--- Start of Selected text ---

Such partial delamination can be advantageous in some implementations to increase the surface area that is in contact with adhesive in a subsequent assembly (e.g. the module described below in connection with FIGS. 10A and 10B).

[0051] As illustrated in FIGS. 10A and 10B, the optical element of FIG. 9 (indicated by reference numeral 10A in FIGS. 10A and 10B) is integrated into an optoelectronic module that includes a light emitting or light-sensitive component 404 such as described above in connection with FIG. 8. As shown in the example of FIGS. 10A and 10B, the optical element 10A is held in place by adhesive 102 such that the optical element 10A is attached to the inner sidewalls of the module above the component 404. The partial delamination of the optical layer induced by the presence of the small projection 40 of the substrate 18 (see FIG. 9) can facilitate improved contact of the optical element 10A with the adhesive 102.

--- End of Selected text ---

> [Your task]: In the passage on the optoelectronic module, what holds optical element 10A in place?

--- Start of Excerpted data ---

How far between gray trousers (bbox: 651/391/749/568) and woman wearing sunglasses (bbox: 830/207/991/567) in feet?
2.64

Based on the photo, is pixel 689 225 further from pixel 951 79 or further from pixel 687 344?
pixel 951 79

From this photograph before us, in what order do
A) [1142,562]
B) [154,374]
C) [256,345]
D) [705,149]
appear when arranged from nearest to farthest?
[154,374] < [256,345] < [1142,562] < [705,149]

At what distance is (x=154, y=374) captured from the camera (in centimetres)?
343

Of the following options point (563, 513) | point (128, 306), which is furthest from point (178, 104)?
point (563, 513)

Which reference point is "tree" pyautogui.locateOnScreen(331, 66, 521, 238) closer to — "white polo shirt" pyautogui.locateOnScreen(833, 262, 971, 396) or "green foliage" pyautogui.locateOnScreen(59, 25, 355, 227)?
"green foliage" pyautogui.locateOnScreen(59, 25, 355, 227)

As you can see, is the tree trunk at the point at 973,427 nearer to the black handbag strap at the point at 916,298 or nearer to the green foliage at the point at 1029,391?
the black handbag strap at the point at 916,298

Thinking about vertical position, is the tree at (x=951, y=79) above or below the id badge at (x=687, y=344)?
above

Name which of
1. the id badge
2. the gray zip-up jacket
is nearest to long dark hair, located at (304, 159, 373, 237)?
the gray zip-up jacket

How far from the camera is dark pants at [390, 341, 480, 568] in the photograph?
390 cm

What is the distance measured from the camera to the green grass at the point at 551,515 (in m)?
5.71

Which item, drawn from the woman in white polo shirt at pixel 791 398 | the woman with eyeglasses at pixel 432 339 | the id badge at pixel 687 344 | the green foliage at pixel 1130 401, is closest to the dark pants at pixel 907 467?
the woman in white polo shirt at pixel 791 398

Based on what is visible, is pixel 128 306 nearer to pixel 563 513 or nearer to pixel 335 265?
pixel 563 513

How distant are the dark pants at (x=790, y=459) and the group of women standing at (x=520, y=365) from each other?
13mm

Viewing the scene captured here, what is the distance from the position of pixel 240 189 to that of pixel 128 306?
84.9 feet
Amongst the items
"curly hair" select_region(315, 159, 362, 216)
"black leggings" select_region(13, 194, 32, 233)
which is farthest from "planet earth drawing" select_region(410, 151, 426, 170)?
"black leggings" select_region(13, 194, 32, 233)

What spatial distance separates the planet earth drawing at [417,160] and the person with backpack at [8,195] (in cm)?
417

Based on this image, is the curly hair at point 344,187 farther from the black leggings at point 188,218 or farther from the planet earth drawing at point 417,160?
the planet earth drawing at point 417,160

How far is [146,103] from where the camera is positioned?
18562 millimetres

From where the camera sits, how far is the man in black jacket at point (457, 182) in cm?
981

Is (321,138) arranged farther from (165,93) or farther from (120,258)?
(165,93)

--- End of Excerpted data ---
--- Start of Excerpted data ---

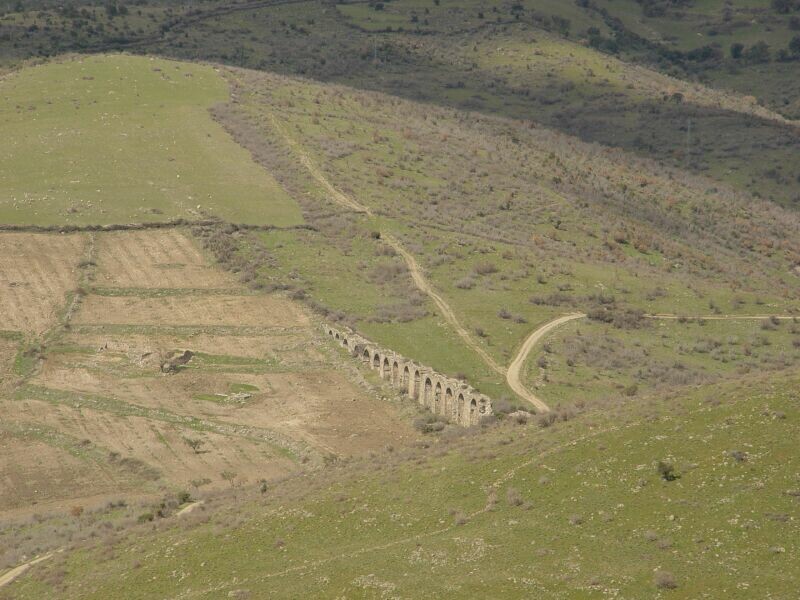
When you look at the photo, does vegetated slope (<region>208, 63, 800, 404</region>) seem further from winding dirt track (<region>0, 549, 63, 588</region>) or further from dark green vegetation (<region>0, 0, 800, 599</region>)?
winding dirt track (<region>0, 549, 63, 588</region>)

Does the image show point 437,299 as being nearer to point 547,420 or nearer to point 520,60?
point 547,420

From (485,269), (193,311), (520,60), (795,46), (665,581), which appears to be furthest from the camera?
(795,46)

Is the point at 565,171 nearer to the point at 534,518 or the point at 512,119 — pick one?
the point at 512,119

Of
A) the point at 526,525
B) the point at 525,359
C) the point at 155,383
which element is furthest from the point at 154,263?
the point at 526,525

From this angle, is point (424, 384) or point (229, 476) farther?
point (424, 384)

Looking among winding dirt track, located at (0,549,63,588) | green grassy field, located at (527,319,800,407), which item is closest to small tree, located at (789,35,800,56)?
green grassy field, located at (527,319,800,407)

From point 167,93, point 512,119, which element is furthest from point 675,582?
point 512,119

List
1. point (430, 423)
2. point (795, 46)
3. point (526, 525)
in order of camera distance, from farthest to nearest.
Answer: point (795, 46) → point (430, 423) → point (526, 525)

--- End of Excerpted data ---
--- Start of Excerpted data ---

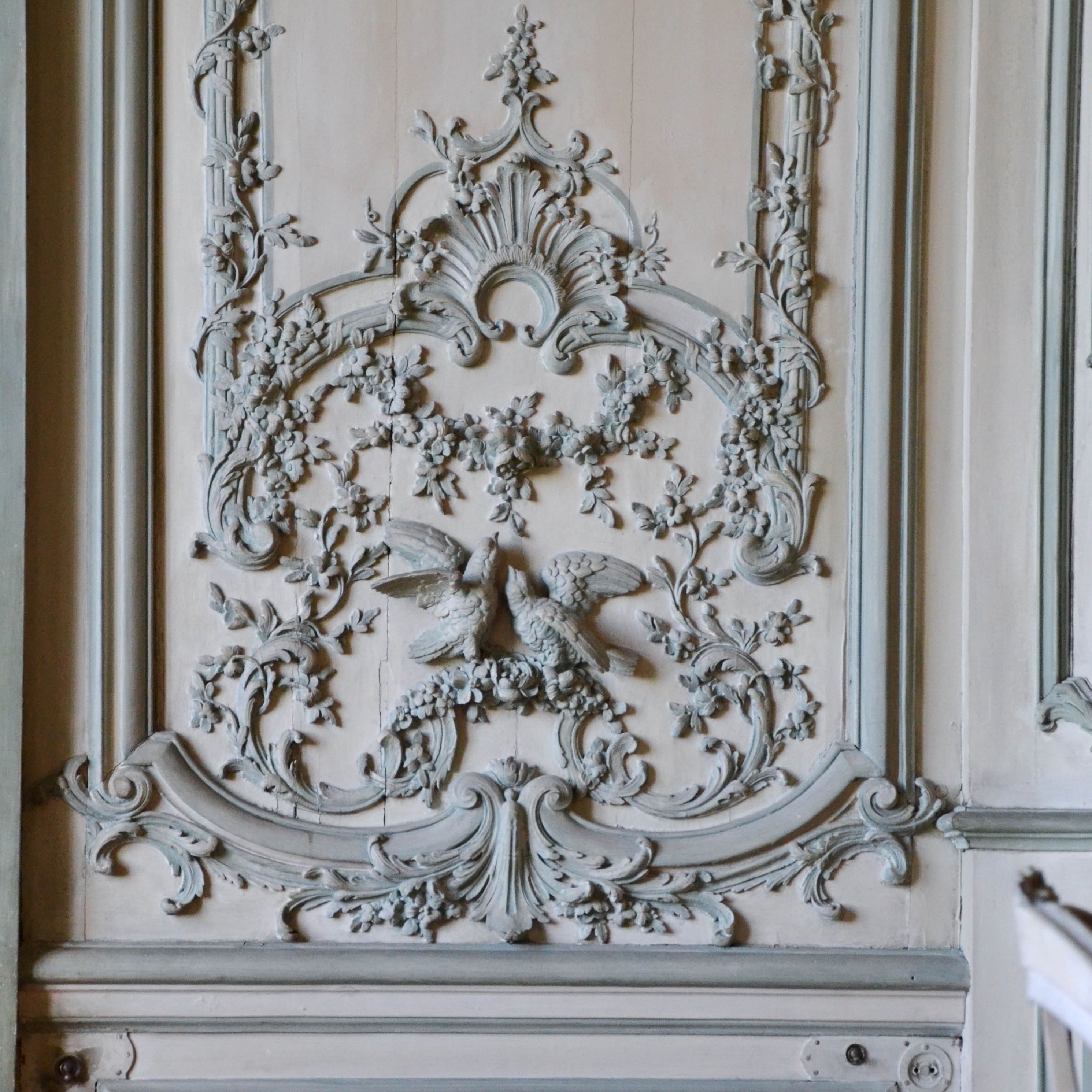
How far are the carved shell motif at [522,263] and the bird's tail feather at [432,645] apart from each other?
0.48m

--- End of Excerpted data ---

> [Result below]: Adhesive 102